Titanium disilicide
- Names: IUPAC name Titanium disilicide

Identifiers
- CAS Number: 12039-83-7;
- 3D model (JSmol): Interactive image;
- ChemSpider: 4891882;
- ECHA InfoCard: 100.031.719
- EC Number: 234-904-3;
- PubChem CID: 6336889;
- CompTox Dashboard (EPA): DTXSID70894998 ;

Properties
- Chemical formula: TiSi_{2}
- Molar mass: 104.038 g/mol
- Appearance: black orthorhombic crystals
- Density: 4.02 g/cm^{3}
- Melting point: 1,470 °C (2,680 °F; 1,740 K)
- Solubility in water: insoluble
- Solubility: soluble in HF
- Hazards: GHS labelling:
- Pictograms: GHS02: Flammable GHS07: Exclamation mark
- Signal word: Warning
- Hazard statements: H228, H315, H319, H335
- Precautionary statements: P210, P240, P241, P261, P264, P271, P280, P302+P352, P304+P340, P305+P351+P338, P312, P321, P332+P313, P337+P313, P362, P370+P378, P403+P233, P405, P501

Related compounds
- Other cations: Zirconium disilicide Hafnium disilicide

= Titanium disilicide =

Titanium disilicide (TiSi_{2}) is an inorganic chemical compound of titanium and silicon.

== Preparation ==
Titanium disilicide can be obtained from the reaction between titanium or titanium hydride with silicon.

Ti + 2 Si → TiSi_{2}
It is also possible to prepare it aluminothermically by the ignition of aluminium powder, sulfur, silicon dioxide, and titanium dioxide or potassium hexafluorotitanate, K_{2}TiF_{6}, by electrolysis of a melt of potassium hexafluorotitanate and titanium dioxide, or by reaction of titanium with silicon tetrachloride.

Input data

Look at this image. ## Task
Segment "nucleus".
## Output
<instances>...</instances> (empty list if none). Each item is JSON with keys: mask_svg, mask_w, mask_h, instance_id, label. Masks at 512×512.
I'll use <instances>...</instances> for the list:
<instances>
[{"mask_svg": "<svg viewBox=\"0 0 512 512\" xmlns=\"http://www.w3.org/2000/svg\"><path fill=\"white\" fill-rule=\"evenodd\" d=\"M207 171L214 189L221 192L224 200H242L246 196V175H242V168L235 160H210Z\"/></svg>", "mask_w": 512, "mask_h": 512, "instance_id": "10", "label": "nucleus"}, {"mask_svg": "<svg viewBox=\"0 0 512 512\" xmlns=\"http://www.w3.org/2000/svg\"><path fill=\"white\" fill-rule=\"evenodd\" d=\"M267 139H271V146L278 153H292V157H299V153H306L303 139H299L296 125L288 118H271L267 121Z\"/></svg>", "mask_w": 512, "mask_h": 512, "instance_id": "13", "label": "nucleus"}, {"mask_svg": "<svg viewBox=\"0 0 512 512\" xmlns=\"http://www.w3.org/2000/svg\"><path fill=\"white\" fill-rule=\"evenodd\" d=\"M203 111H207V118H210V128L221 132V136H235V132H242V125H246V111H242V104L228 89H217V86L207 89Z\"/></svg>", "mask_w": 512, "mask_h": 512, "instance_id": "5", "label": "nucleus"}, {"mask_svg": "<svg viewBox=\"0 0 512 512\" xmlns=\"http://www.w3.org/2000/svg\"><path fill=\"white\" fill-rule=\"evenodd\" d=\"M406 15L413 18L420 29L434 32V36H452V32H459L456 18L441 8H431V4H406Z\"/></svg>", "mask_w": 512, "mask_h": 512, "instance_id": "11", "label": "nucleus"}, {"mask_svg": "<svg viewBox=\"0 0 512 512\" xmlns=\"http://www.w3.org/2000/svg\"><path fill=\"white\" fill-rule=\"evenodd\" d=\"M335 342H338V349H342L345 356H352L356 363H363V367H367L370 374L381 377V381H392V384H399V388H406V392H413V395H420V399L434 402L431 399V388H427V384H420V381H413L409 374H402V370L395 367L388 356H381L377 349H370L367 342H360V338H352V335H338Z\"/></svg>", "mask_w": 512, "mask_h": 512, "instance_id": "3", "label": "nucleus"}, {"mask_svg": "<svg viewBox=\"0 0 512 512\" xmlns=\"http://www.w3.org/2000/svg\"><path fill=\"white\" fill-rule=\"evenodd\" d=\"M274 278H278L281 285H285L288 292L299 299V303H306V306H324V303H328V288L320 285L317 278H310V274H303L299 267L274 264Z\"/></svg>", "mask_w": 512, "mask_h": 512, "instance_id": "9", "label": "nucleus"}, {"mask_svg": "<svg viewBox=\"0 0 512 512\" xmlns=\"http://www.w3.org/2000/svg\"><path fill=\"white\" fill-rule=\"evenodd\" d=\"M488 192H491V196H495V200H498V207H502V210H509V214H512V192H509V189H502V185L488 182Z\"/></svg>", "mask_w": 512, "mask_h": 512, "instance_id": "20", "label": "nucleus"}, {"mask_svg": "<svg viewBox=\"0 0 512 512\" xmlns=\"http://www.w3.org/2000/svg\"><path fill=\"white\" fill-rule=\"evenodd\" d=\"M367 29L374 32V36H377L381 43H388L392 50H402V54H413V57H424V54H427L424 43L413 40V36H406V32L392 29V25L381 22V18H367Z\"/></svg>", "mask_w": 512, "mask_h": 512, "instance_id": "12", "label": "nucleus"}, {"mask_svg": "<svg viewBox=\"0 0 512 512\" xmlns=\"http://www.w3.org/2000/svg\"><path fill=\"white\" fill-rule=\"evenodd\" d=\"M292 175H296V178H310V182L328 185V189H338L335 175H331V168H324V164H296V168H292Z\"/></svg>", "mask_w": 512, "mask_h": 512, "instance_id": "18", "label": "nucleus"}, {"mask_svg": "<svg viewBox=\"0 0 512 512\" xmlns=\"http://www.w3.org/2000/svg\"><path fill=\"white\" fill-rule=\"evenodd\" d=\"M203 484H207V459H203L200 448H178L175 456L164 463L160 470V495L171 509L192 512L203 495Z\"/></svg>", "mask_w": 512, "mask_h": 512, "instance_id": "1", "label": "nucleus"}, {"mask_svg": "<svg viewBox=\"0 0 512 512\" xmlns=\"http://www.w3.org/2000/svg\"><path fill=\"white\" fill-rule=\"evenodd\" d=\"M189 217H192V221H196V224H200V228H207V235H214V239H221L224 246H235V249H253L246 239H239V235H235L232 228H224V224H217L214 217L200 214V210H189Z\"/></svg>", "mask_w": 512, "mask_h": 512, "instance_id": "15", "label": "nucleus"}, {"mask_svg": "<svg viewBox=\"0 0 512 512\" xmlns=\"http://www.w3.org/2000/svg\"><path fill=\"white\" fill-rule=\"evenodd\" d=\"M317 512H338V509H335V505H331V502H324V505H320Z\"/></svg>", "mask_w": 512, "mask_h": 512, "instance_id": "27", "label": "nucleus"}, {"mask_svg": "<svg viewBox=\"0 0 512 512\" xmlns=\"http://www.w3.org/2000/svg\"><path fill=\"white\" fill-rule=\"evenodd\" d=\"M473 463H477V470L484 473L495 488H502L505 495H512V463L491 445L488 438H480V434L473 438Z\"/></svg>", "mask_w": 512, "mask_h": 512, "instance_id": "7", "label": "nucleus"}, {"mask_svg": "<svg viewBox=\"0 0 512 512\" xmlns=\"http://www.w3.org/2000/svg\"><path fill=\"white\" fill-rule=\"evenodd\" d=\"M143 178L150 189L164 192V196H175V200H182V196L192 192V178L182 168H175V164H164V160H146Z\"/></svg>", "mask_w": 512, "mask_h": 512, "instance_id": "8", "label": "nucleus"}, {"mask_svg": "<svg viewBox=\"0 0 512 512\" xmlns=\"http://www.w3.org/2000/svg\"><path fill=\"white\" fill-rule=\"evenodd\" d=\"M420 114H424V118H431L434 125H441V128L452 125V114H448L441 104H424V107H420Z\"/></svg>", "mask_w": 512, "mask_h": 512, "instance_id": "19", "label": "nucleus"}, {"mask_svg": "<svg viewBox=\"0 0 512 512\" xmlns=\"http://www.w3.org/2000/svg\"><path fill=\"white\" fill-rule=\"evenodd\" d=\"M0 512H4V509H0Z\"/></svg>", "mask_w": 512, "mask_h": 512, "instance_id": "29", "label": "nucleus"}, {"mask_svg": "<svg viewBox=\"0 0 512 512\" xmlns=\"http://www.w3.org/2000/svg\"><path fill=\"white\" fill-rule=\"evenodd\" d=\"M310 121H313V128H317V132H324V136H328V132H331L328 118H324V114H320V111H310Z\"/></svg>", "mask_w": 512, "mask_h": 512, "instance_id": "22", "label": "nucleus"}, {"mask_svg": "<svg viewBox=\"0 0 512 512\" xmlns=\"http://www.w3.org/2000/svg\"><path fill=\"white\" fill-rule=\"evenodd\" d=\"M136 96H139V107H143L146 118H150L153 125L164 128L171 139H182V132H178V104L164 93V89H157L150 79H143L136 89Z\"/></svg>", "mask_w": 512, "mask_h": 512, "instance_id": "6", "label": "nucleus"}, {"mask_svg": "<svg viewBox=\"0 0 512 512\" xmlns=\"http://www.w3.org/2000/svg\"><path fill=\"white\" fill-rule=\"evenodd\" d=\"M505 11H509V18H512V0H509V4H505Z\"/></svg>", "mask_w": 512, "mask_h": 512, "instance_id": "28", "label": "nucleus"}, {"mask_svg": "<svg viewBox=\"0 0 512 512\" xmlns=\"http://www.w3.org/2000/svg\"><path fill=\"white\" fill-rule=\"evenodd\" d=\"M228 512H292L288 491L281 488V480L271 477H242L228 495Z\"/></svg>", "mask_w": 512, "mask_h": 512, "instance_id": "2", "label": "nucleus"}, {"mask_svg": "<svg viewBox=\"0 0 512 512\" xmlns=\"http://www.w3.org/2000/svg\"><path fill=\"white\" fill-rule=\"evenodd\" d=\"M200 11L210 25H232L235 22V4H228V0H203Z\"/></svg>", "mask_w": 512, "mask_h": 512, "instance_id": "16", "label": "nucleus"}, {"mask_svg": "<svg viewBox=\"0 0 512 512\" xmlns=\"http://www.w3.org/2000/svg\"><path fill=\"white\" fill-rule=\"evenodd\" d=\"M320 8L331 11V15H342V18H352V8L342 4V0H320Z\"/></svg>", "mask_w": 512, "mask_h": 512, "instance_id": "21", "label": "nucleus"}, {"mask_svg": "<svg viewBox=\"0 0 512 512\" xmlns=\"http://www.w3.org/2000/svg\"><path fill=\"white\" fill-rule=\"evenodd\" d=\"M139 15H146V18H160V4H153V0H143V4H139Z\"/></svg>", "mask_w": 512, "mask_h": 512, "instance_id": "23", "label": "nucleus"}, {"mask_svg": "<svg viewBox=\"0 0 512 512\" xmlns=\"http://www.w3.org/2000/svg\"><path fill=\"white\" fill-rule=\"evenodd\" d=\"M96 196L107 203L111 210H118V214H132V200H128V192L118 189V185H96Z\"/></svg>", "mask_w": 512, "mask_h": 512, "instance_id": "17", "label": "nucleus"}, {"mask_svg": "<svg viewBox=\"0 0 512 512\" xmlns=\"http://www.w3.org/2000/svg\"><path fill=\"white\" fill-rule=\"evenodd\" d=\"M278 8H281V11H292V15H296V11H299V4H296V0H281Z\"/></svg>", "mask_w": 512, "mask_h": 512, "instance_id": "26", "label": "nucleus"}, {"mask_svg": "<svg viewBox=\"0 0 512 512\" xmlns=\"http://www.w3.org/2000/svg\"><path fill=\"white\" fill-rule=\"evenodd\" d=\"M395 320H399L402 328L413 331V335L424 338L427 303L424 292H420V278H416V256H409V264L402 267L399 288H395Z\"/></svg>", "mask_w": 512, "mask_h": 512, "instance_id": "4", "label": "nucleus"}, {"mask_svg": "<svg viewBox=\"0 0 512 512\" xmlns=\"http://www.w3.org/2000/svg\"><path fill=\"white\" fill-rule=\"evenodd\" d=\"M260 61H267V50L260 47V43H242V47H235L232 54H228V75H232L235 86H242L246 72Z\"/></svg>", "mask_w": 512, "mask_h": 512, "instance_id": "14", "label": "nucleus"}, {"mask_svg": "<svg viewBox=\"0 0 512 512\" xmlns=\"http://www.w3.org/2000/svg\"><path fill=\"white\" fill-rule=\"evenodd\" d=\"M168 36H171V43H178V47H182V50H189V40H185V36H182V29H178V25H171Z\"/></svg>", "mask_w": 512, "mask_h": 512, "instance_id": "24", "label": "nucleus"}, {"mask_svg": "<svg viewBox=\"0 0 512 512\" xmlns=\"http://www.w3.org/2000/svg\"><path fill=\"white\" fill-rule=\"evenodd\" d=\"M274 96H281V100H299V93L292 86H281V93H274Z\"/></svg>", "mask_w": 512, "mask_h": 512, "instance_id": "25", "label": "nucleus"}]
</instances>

What to produce
In the titanium disilicide text, write out the passage starting at "Ti + 2 Si →" and ending at "with silicon tetrachloride.", swapping "silicon dioxide" for "silica".

Answer box
Ti + 2 Si → TiSi_{2}
It is also possible to prepare it aluminothermically by the ignition of aluminium powder, sulfur, silica, and titanium dioxide or potassium hexafluorotitanate, K_{2}TiF_{6}, by electrolysis of a melt of potassium hexafluorotitanate and titanium dioxide, or by reaction of titanium with silicon tetrachloride.